Les idéalistes et le rationnel

m (2)

J'ai beaucoup d'amis qui se ressemblent sans me ressembler. Cette prise de conscience me secoue de plus en plus souvent. Et comme je ne suis pas homme à négliger les alertes, je me suis mis à la recherche du pourquoi du comment.
Qu'ont-ils en eux qui puissent me plaire ? Qu'ai-je en moi qui les attire ? Se plairaient-ils entre eux, s'ils se connaissaient ?

J'ai cherché du côté du générationnel. Chou blanc. Le plus vieux a plus du double de l'âge du plus jeune. Hommes ou femmes ? Un peu déséquilibré, mais pas significatif. Profession et goûts, Droite, Gauche ? Je n'avançais pas. J'ai fini par lister leurs points communs, en m'extrayant de leur rapport à moi ; plus justement, de mon rapport à eux. L'image devenait un peu plus nette. J'ai, ensuite, fait la liste de mes amis qui, eux, me ressemblent et tenté de voir en quoi ils se différenciaient des premiers. Mais ceux-là sont beaucoup moins nombreux. Je n'en tirai que le résultat qu'ils pourraient aussi les avoir comme amis.

J'en conclus, sachant que ce n'était qu'une étape intermédiaire, qu'ils me rappelaient sans doute, "cet étranger vêtu de noir, qui me ressemblait comme un frère", ma part pudique ou ma part d'ombre. Allez savoir ! Je me suis senti coupable de les aimer comme on aurait de la tendresse pour un "moi" caché, comme une caution de fidélité, une forme de narcissisme par procuration. Pas trop fier de ma conclusion, je vous le dis !
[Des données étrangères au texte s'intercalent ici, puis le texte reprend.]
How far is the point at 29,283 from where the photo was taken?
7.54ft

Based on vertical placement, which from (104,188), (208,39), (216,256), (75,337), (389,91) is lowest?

Soit. Revenons à nos amis. Shootés aux valeurs féminines, plus ou moins artistes de quelque chose, ils sont sensibles et le portent comme un étendard. Ils deviennent facilement militants de l'émotion qu'ils opposent, naïvement, à la rudesse de la raison. Coeurs tendres, ils entretiennent leur idéalisme naturel, de peur de plonger dans un réalisme coupable. Alors, ils s'émeuvent, puis s'indignent, puis se liguent. Leur fierté, c'est d'être restés fidèles à leurs idéaux de jeunesse, de ne pas avoir changé. Fidèles à leurs fidélités, ils souffrent. Garder le cap face à un monde sans prendre aucun des vents qui tournent, c'est épuisant. Alors, épuisés, ils se radicalisent. D'idéalistes, ils virent utopistes. Et il en faudra des coups de boutoir de la vie pour leur faire changer d'idéologie. C'était si facile la vie d'avant, celle des westerns, des bons et des méchants bien caricaturés. Bien coincés dans leurs contradictions, ils n'ont plus qu'à mettre en avant leur sincérité. C'est sûr, la sincérité, ça ne se discute pas. Ils aiment le caritatif et le collectif, car ils ont de bons sentiments. Ils avancent en âge en se torturant la conscience. Car l'inéluctable côté réac s'invite devant leurs verres correcteurs et ils croient avoir des comptes à rendre à leur passé.
Dites-leur que la maturité, c'est admettre qu'avant on était à côté de la plaque et ils vous croient vendu au Grand Capital, à la résignation ou à l'embourgeoisement. Ils ne savent pas encore qu'on peut être poète, les pieds sur terre et révolté en charentaises. Leur lucidité leur fait mal, car ils voient clair les bougres, et leur talent de communicateurs sait nous le prouver. Mais, et c'est dommage, ils comptent régler le problème avec du sentiment. Pour l'instant.
Voilà, ils sont mes amis.
Une bonne dose de rationalité leur remettrait un peu d'huile dans les rouages. Mais, pour le moment, c'est cela qu'ils refusent, la rationalité. Ils ont trop peur d'y perdre leur sensibilité ou leur altruisme, trop peur de passer pour des machines insensibles, des robots au coeur artificiel.
S'il se vérifie un jour qu'ils sont ma caution sensible, je leur servirai, sans scrupules, que j'ai joué le rôle de caution rationnelle pour eux.
Fort heureusement, j'ai des amis rationnels, qui m'apportent tout autant que les autres. Et je les aime aussi. Entre rationnels au moins, on est la caution de personne.